Floating-point mathematical operations are required in a wide range of embedded applications, such as control systems and digital signal analysis. Where an application does require floating point, the performance targets often dictate the need for a hardware-based floating-point unit. Most embedded processor SOCs offer a version that provides hardware-based floating point. A key attribute of a floating point acceleration function associated with the processor is whether the floating-point unit is compliant with the IEEE Standard 754 for Binary Floating-Point Arithmetic. The precision of the floating-point unit (single/double) is also an important attribute in developing the floating-point algorithms.

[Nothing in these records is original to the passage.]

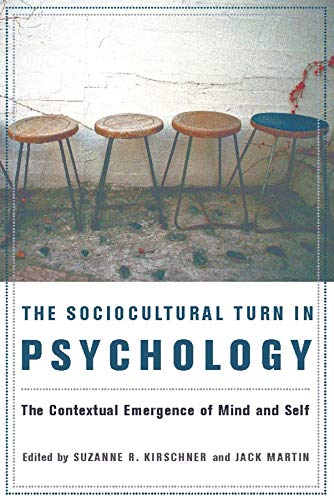 The Sociocultural Turn in Psychology: The Contextual Emergence of Mind and Selfの詳細を見る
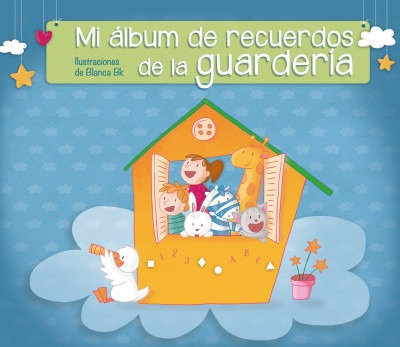 mi álbum de recuerdos de la guardería(libro infantil y juven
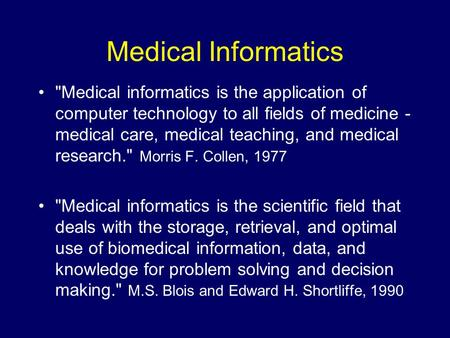 Medical Informatics Medical informatics is the application of computer technology to all fields of medicine - medical care, medical teaching, and medical.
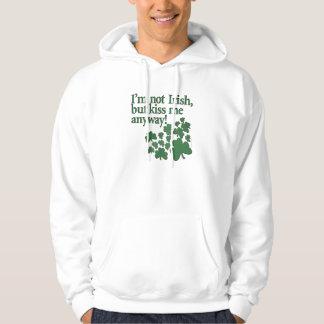 ¡No soy irlandés, sino me beso de todos modos! Suéter Con Capucha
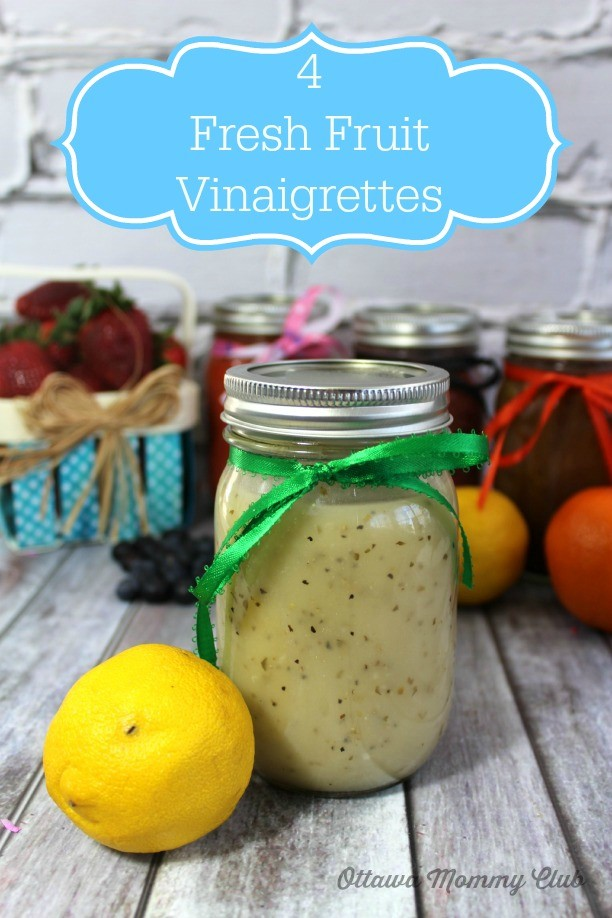 Fresh Fruit Vinaigrette Recipes (Orange, Strawberry, Lemon and Blueberry)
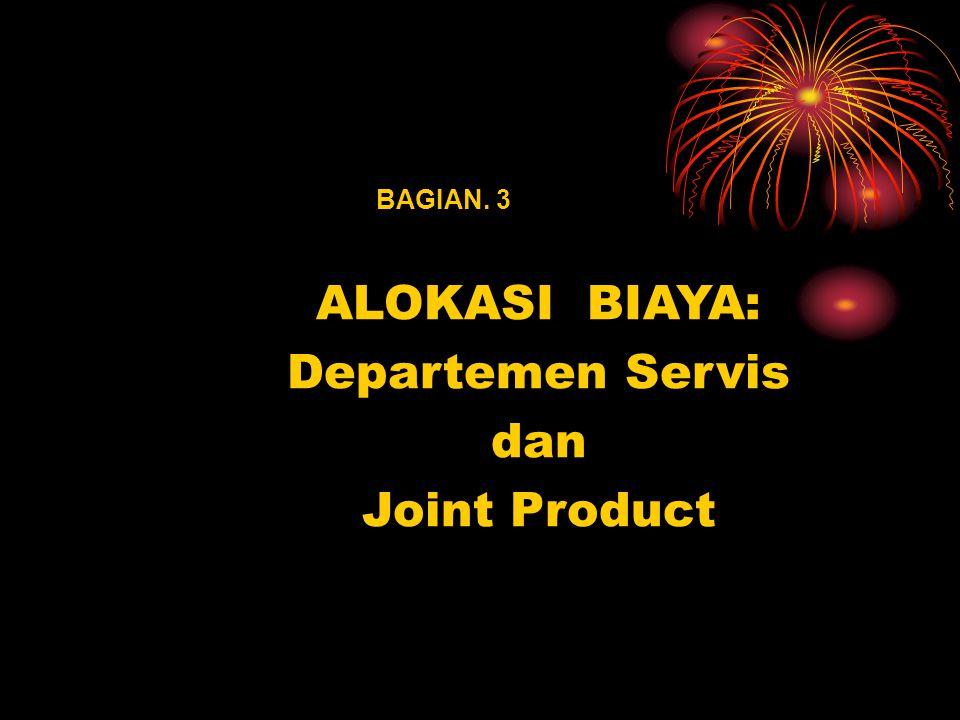 ALOKASI BIAYA: Departemen Servis dan Joint Product BAGIAN. 3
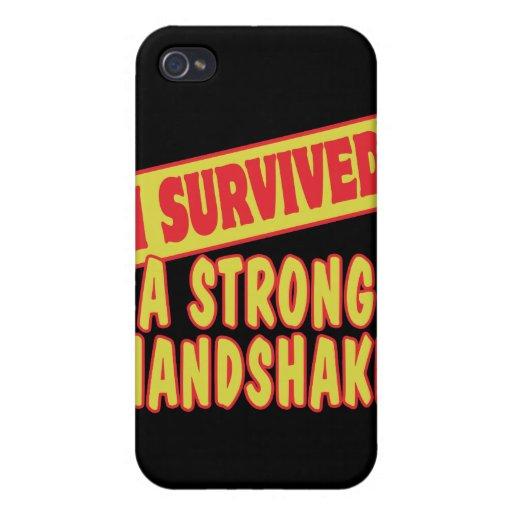I SURVIVED A STRONG HANDSKAKE iPhone 4 CASE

[Intel processors](https://www.sciencedirect.com/topics/computer-science/intel-processor) have two floating-point units. The first and probably best known is the x87 Floating-Point Unit (FPU). The x87 FPU instructions operate on floating-point, integer, and binary-coded decimal (BCD) operands. It supports 80-bit precision, double extended floating-point. The FPU operates as a [coprocessor](https://www.sciencedirect.com/topics/computer-science/coprocessor) to the instruction unit. The FPU instructions are submitted to the FPU and the scalar (main processor) pipeline continues to run in parallel. To maximize overall application performance it is important to ensure that the processor’s main execution flow can perform useful work while the FPU performs the floating-point operations. To that end it is usually best to use a compiler to generate the target code to ensure efficient instruction scheduling.

Not all floating-point operations can be completed; for example, dividing a number by zero results in a floating-point fault. The following floating-point operations result in faults: all invalid operations, for example, square root of a [negative number](https://www.sciencedirect.com/topics/computer-science/negative-number), overflow, underflow, and inexact result. The operating system provides an [exception handler](https://www.sciencedirect.com/topics/computer-science/exception-handler) to handle the floating-point fault exceptions. In the case of Linux, the kernel catches the fault and sends a user space signal (SIGFPE, signal floating-point exception). The application will be terminated unless the application has chosen to handle the exceptions. The C language specification as defined by the ISO C99 (ISO/IEC 9899:1999) standardizes a number of functions to control the behavior of floating-point rounding and exception handling. One such function is fegetexceptflag().

Intel processors also have a [Single Instruction Multiple Data](https://www.sciencedirect.com/topics/computer-science/single-instruction-multiple-data) (SIMD) execution engine. The [Intel Atom processor](https://www.sciencedirect.com/topics/computer-science/intel-atom-processor) supports the Supplemental Streaming [SIMD](https://www.sciencedirect.com/topics/computer-science/single-instruction-multiple-data) Extensions 3 (SSSE3) version of the SIMD instructions, which support integer, single, and double precession floating-point units.

The Intel Atom processor has a rich set of floating-point coprocessor capabilities. As a result, a particular algorithm could be implemented in a number of ways. The trade-offs for the use of each floating-point unit for a particular operation are described in Chapter 11, “Digital Signal Processing.”

The floating-point units are resources that contain a number of registers and some current [state information](https://www.sciencedirect.com/topics/computer-science/state-information). When different software threads wish to use the resources, the kernel software may have to save and restore the registers and all state information during operating system context switches. The Intel processor provides FXSAVE and FXRSTOR to save and restore the required state and register information of FP and SSE units. These operations can be costly if performed on every task transition, so Intel processors provide a mechanism to help the kernel identify whether an FPU was actually used by a particular process. The TS flag in the control register zero (CS0.TS) provides an indication that the floating point unit has been used. The kernel can clear the value when it performs a context switch, and check if the bit has been set during the execution of the process (indicating the process used the FP unit). The operating system can be configured to save the registers and state on transition from a thread that used the resource or alternatively raise an exception when a new thread attempts to use the resource after a previous thread has used it. If the real-time behavior of your FP/SSE code is important, you should look into the detailed operating [system behavior](https://www.sciencedirect.com/topics/computer-science/system-behavior). You may have to take special steps if you want to use floating-point or SSE units from within the kernel. For example, in Linux you have to call kernel\_fpu\_begin() and kernel\_fpu\_end() around the code that uses the FP/SSE units. This will save and restore the required state.